Bryant Nicholson of Portland was a certified public accountant throughout his career, but his son said he was the “total opposite of what you would think of as a stereotypical accountant.”

“He was warm, friendly, had a great sense of humor,” said BJ Nicholson of Cape Elizabeth. “He really enjoyed his life. He took a lot of pleasure just being with family.”

Mr. Nicholson died Tuesday. He was 72.

After spending his childhood in New York City, Mr. Nicholson moved with his family to Northeast Harbor. He graduated from Northeast Harbor High School, then Bentley College and Northeastern University.

He started his career as a certified public accountant at a firm in Boston before returning to Maine and joining Macdonald Page & Co.

As his career progressed in Maine, Mr. Nicholson made many connections in Greater Portland. Some of the people he met became a part of his circle of friends, which he called the “Board of Directors.”

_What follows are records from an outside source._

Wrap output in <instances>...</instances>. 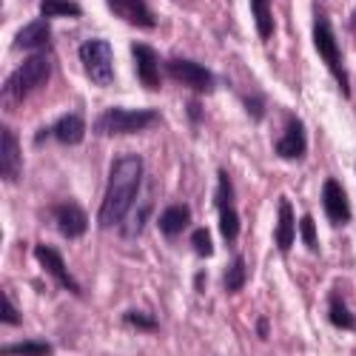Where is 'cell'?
<instances>
[{
    "label": "cell",
    "instance_id": "cell-1",
    "mask_svg": "<svg viewBox=\"0 0 356 356\" xmlns=\"http://www.w3.org/2000/svg\"><path fill=\"white\" fill-rule=\"evenodd\" d=\"M143 174H145L143 157H137V154L114 157L111 171H108L106 197H103V205H100V217H97V222L103 228L120 225L126 220V214L134 205V197L143 186Z\"/></svg>",
    "mask_w": 356,
    "mask_h": 356
},
{
    "label": "cell",
    "instance_id": "cell-2",
    "mask_svg": "<svg viewBox=\"0 0 356 356\" xmlns=\"http://www.w3.org/2000/svg\"><path fill=\"white\" fill-rule=\"evenodd\" d=\"M51 77V63L49 57L43 54H35L29 57L26 63H20L6 80H3V106L6 108H15L17 103H23L32 92L43 88Z\"/></svg>",
    "mask_w": 356,
    "mask_h": 356
},
{
    "label": "cell",
    "instance_id": "cell-3",
    "mask_svg": "<svg viewBox=\"0 0 356 356\" xmlns=\"http://www.w3.org/2000/svg\"><path fill=\"white\" fill-rule=\"evenodd\" d=\"M157 123H160V111L154 108H106L95 123V134L100 137L140 134Z\"/></svg>",
    "mask_w": 356,
    "mask_h": 356
},
{
    "label": "cell",
    "instance_id": "cell-4",
    "mask_svg": "<svg viewBox=\"0 0 356 356\" xmlns=\"http://www.w3.org/2000/svg\"><path fill=\"white\" fill-rule=\"evenodd\" d=\"M314 46H316L319 57L325 60V66H328V72L334 74V80L339 83L342 95L350 97V80H348V69H345V57H342V49L337 43L331 20L322 12H316V17H314Z\"/></svg>",
    "mask_w": 356,
    "mask_h": 356
},
{
    "label": "cell",
    "instance_id": "cell-5",
    "mask_svg": "<svg viewBox=\"0 0 356 356\" xmlns=\"http://www.w3.org/2000/svg\"><path fill=\"white\" fill-rule=\"evenodd\" d=\"M80 63H83L88 80L97 86H108L114 80V57H111V46L106 40H86L80 46Z\"/></svg>",
    "mask_w": 356,
    "mask_h": 356
},
{
    "label": "cell",
    "instance_id": "cell-6",
    "mask_svg": "<svg viewBox=\"0 0 356 356\" xmlns=\"http://www.w3.org/2000/svg\"><path fill=\"white\" fill-rule=\"evenodd\" d=\"M165 72H168V77L188 86L197 95H209L217 86V77L211 74V69H205L202 63H194V60H186V57H174V60H168Z\"/></svg>",
    "mask_w": 356,
    "mask_h": 356
},
{
    "label": "cell",
    "instance_id": "cell-7",
    "mask_svg": "<svg viewBox=\"0 0 356 356\" xmlns=\"http://www.w3.org/2000/svg\"><path fill=\"white\" fill-rule=\"evenodd\" d=\"M214 205L220 211V231L225 236V243L234 245L236 234H240V214L234 209V186H231V177L228 171H217V194H214Z\"/></svg>",
    "mask_w": 356,
    "mask_h": 356
},
{
    "label": "cell",
    "instance_id": "cell-8",
    "mask_svg": "<svg viewBox=\"0 0 356 356\" xmlns=\"http://www.w3.org/2000/svg\"><path fill=\"white\" fill-rule=\"evenodd\" d=\"M35 259L43 265V271H49V274L54 277V282L60 285V288H66V291L74 293V296L83 293L80 282L69 274L66 262H63V257H60V251H57V248H51V245H35Z\"/></svg>",
    "mask_w": 356,
    "mask_h": 356
},
{
    "label": "cell",
    "instance_id": "cell-9",
    "mask_svg": "<svg viewBox=\"0 0 356 356\" xmlns=\"http://www.w3.org/2000/svg\"><path fill=\"white\" fill-rule=\"evenodd\" d=\"M131 54H134V63H137V77L145 88L157 92L160 83H163V63H160V54L148 46V43H131Z\"/></svg>",
    "mask_w": 356,
    "mask_h": 356
},
{
    "label": "cell",
    "instance_id": "cell-10",
    "mask_svg": "<svg viewBox=\"0 0 356 356\" xmlns=\"http://www.w3.org/2000/svg\"><path fill=\"white\" fill-rule=\"evenodd\" d=\"M322 209L328 214V220L334 225H348L350 222V202H348V194L342 188V183L337 177H328L322 186Z\"/></svg>",
    "mask_w": 356,
    "mask_h": 356
},
{
    "label": "cell",
    "instance_id": "cell-11",
    "mask_svg": "<svg viewBox=\"0 0 356 356\" xmlns=\"http://www.w3.org/2000/svg\"><path fill=\"white\" fill-rule=\"evenodd\" d=\"M23 168V157H20V143L17 134L3 126L0 129V180L3 183H17Z\"/></svg>",
    "mask_w": 356,
    "mask_h": 356
},
{
    "label": "cell",
    "instance_id": "cell-12",
    "mask_svg": "<svg viewBox=\"0 0 356 356\" xmlns=\"http://www.w3.org/2000/svg\"><path fill=\"white\" fill-rule=\"evenodd\" d=\"M274 152L282 160H302L308 152V140H305V126L300 117H288L282 137L274 143Z\"/></svg>",
    "mask_w": 356,
    "mask_h": 356
},
{
    "label": "cell",
    "instance_id": "cell-13",
    "mask_svg": "<svg viewBox=\"0 0 356 356\" xmlns=\"http://www.w3.org/2000/svg\"><path fill=\"white\" fill-rule=\"evenodd\" d=\"M111 15H117L120 20H126L129 26H137V29H154L157 26V17L148 6V0H106Z\"/></svg>",
    "mask_w": 356,
    "mask_h": 356
},
{
    "label": "cell",
    "instance_id": "cell-14",
    "mask_svg": "<svg viewBox=\"0 0 356 356\" xmlns=\"http://www.w3.org/2000/svg\"><path fill=\"white\" fill-rule=\"evenodd\" d=\"M54 222L60 228L66 240H77L88 231V214L80 209L77 202H60L54 205Z\"/></svg>",
    "mask_w": 356,
    "mask_h": 356
},
{
    "label": "cell",
    "instance_id": "cell-15",
    "mask_svg": "<svg viewBox=\"0 0 356 356\" xmlns=\"http://www.w3.org/2000/svg\"><path fill=\"white\" fill-rule=\"evenodd\" d=\"M46 134H51L57 143H63V145H77V143H83V134H86V123H83V117L80 114H63L60 120H57L51 129H46V131H40L38 134V143H43L46 140Z\"/></svg>",
    "mask_w": 356,
    "mask_h": 356
},
{
    "label": "cell",
    "instance_id": "cell-16",
    "mask_svg": "<svg viewBox=\"0 0 356 356\" xmlns=\"http://www.w3.org/2000/svg\"><path fill=\"white\" fill-rule=\"evenodd\" d=\"M49 43H51V29H49V23L46 20H29L20 32L15 35V49L17 51H40V49H49Z\"/></svg>",
    "mask_w": 356,
    "mask_h": 356
},
{
    "label": "cell",
    "instance_id": "cell-17",
    "mask_svg": "<svg viewBox=\"0 0 356 356\" xmlns=\"http://www.w3.org/2000/svg\"><path fill=\"white\" fill-rule=\"evenodd\" d=\"M293 236H296V220H293V205L288 197H280L277 202V231H274V240L280 245V251H291L293 245Z\"/></svg>",
    "mask_w": 356,
    "mask_h": 356
},
{
    "label": "cell",
    "instance_id": "cell-18",
    "mask_svg": "<svg viewBox=\"0 0 356 356\" xmlns=\"http://www.w3.org/2000/svg\"><path fill=\"white\" fill-rule=\"evenodd\" d=\"M191 222V211L188 205L177 202V205H168V209L160 214V234L168 236V240H174V236H180Z\"/></svg>",
    "mask_w": 356,
    "mask_h": 356
},
{
    "label": "cell",
    "instance_id": "cell-19",
    "mask_svg": "<svg viewBox=\"0 0 356 356\" xmlns=\"http://www.w3.org/2000/svg\"><path fill=\"white\" fill-rule=\"evenodd\" d=\"M251 12H254V23L262 40H271L274 35V15H271V0H251Z\"/></svg>",
    "mask_w": 356,
    "mask_h": 356
},
{
    "label": "cell",
    "instance_id": "cell-20",
    "mask_svg": "<svg viewBox=\"0 0 356 356\" xmlns=\"http://www.w3.org/2000/svg\"><path fill=\"white\" fill-rule=\"evenodd\" d=\"M328 319L342 331H356V314L348 311V305H345V300L339 293H334L331 302H328Z\"/></svg>",
    "mask_w": 356,
    "mask_h": 356
},
{
    "label": "cell",
    "instance_id": "cell-21",
    "mask_svg": "<svg viewBox=\"0 0 356 356\" xmlns=\"http://www.w3.org/2000/svg\"><path fill=\"white\" fill-rule=\"evenodd\" d=\"M0 356H51V342L43 339H23L0 350Z\"/></svg>",
    "mask_w": 356,
    "mask_h": 356
},
{
    "label": "cell",
    "instance_id": "cell-22",
    "mask_svg": "<svg viewBox=\"0 0 356 356\" xmlns=\"http://www.w3.org/2000/svg\"><path fill=\"white\" fill-rule=\"evenodd\" d=\"M40 15L43 17H80L83 9L74 0H40Z\"/></svg>",
    "mask_w": 356,
    "mask_h": 356
},
{
    "label": "cell",
    "instance_id": "cell-23",
    "mask_svg": "<svg viewBox=\"0 0 356 356\" xmlns=\"http://www.w3.org/2000/svg\"><path fill=\"white\" fill-rule=\"evenodd\" d=\"M222 285H225V291H228V293H236V291H243V285H245V259H243L240 254H236V257L231 259V265L225 268Z\"/></svg>",
    "mask_w": 356,
    "mask_h": 356
},
{
    "label": "cell",
    "instance_id": "cell-24",
    "mask_svg": "<svg viewBox=\"0 0 356 356\" xmlns=\"http://www.w3.org/2000/svg\"><path fill=\"white\" fill-rule=\"evenodd\" d=\"M148 211H152V205H148V202H143L140 209H134V205H131V211H129V214H126V220H123V225H126V228H123V234H126V236H134V234L145 225Z\"/></svg>",
    "mask_w": 356,
    "mask_h": 356
},
{
    "label": "cell",
    "instance_id": "cell-25",
    "mask_svg": "<svg viewBox=\"0 0 356 356\" xmlns=\"http://www.w3.org/2000/svg\"><path fill=\"white\" fill-rule=\"evenodd\" d=\"M123 322L131 325V328H137V331H152V334L160 328V322L152 314H143V311H126L123 314Z\"/></svg>",
    "mask_w": 356,
    "mask_h": 356
},
{
    "label": "cell",
    "instance_id": "cell-26",
    "mask_svg": "<svg viewBox=\"0 0 356 356\" xmlns=\"http://www.w3.org/2000/svg\"><path fill=\"white\" fill-rule=\"evenodd\" d=\"M191 245L200 257H211L214 254V243H211V231L209 228H197L191 234Z\"/></svg>",
    "mask_w": 356,
    "mask_h": 356
},
{
    "label": "cell",
    "instance_id": "cell-27",
    "mask_svg": "<svg viewBox=\"0 0 356 356\" xmlns=\"http://www.w3.org/2000/svg\"><path fill=\"white\" fill-rule=\"evenodd\" d=\"M0 319H3V325H12V328H15V325H20V311L12 305L6 291L0 293Z\"/></svg>",
    "mask_w": 356,
    "mask_h": 356
},
{
    "label": "cell",
    "instance_id": "cell-28",
    "mask_svg": "<svg viewBox=\"0 0 356 356\" xmlns=\"http://www.w3.org/2000/svg\"><path fill=\"white\" fill-rule=\"evenodd\" d=\"M300 231H302V243L311 248V251H316L319 248V243H316V228H314V217H302V222H300Z\"/></svg>",
    "mask_w": 356,
    "mask_h": 356
},
{
    "label": "cell",
    "instance_id": "cell-29",
    "mask_svg": "<svg viewBox=\"0 0 356 356\" xmlns=\"http://www.w3.org/2000/svg\"><path fill=\"white\" fill-rule=\"evenodd\" d=\"M248 114H251V120H262V111H265V100L257 95V97H243Z\"/></svg>",
    "mask_w": 356,
    "mask_h": 356
},
{
    "label": "cell",
    "instance_id": "cell-30",
    "mask_svg": "<svg viewBox=\"0 0 356 356\" xmlns=\"http://www.w3.org/2000/svg\"><path fill=\"white\" fill-rule=\"evenodd\" d=\"M188 114H191V120H194V123H200V117H202L200 103H188Z\"/></svg>",
    "mask_w": 356,
    "mask_h": 356
},
{
    "label": "cell",
    "instance_id": "cell-31",
    "mask_svg": "<svg viewBox=\"0 0 356 356\" xmlns=\"http://www.w3.org/2000/svg\"><path fill=\"white\" fill-rule=\"evenodd\" d=\"M259 337H268V322L259 319Z\"/></svg>",
    "mask_w": 356,
    "mask_h": 356
}]
</instances>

“They would meet for lunch and talk away,” his son said.

His son described him as a “very committed Republican” and said he always was interested in discussing world politics and current events. Mr. Nicholson was also very interested in history, especially the Civil War and World War II.

“That was one thing we shared a lot in common,” his son said. “At Christmastime, I’d always look for some great big biography or something that I could give him.”

When BJ Nicholson and his sister, Melissa Rosati, were younger, Mr. Nicholson took them to Washington, D.C.

“He wanted to do something a little different,” his son said, remembering how they took the train from Boston to the nation’s capital. “I remember that clearly, spending a lot of time walking around the Smithsonian and other museums.”

Rosati remembers trips to Florida that she took with her father over the years.

“He loved the sun. He loved being outside,” she said. “We’d stay and lounge at the beach and lounge at the pool. It was nice bonding time we had together.”

Both of his children remember how much he cherished visits to Northeast Harbor. His daughter said it was a special place to him, with friends he had known since his youth.

“On Sundays when we’d leave, he would always say, ‘I hate to leave,’ even though we were just driving back to Portland,” she said.

After he retired from his own firm, Clark, Friel and Nicholson in Portland, Mr. Nicholson was able to spend a lot of quality time with his six grandchildren.

“All my girls are very avid softball players and he used to love coming to softball games,” his son said.

Mr. Nicholson often traveled from Portland to North Reading, Mass., where Rosati lives with her husband, David, and their children, Mia, Ava and David.

“He would always say, ‘It’s time for grandpa to go outside and smoke his pipe.’ (The children) were always going outside and bugging him,” his daughter said.

They would ask him endless questions about his pipe, she said.

Even though she suspects he went outside to smoke after dinner to take a break from the house full of people, his daughter said he just loved having them around.

“He had a lot of special time with my kids,” she said.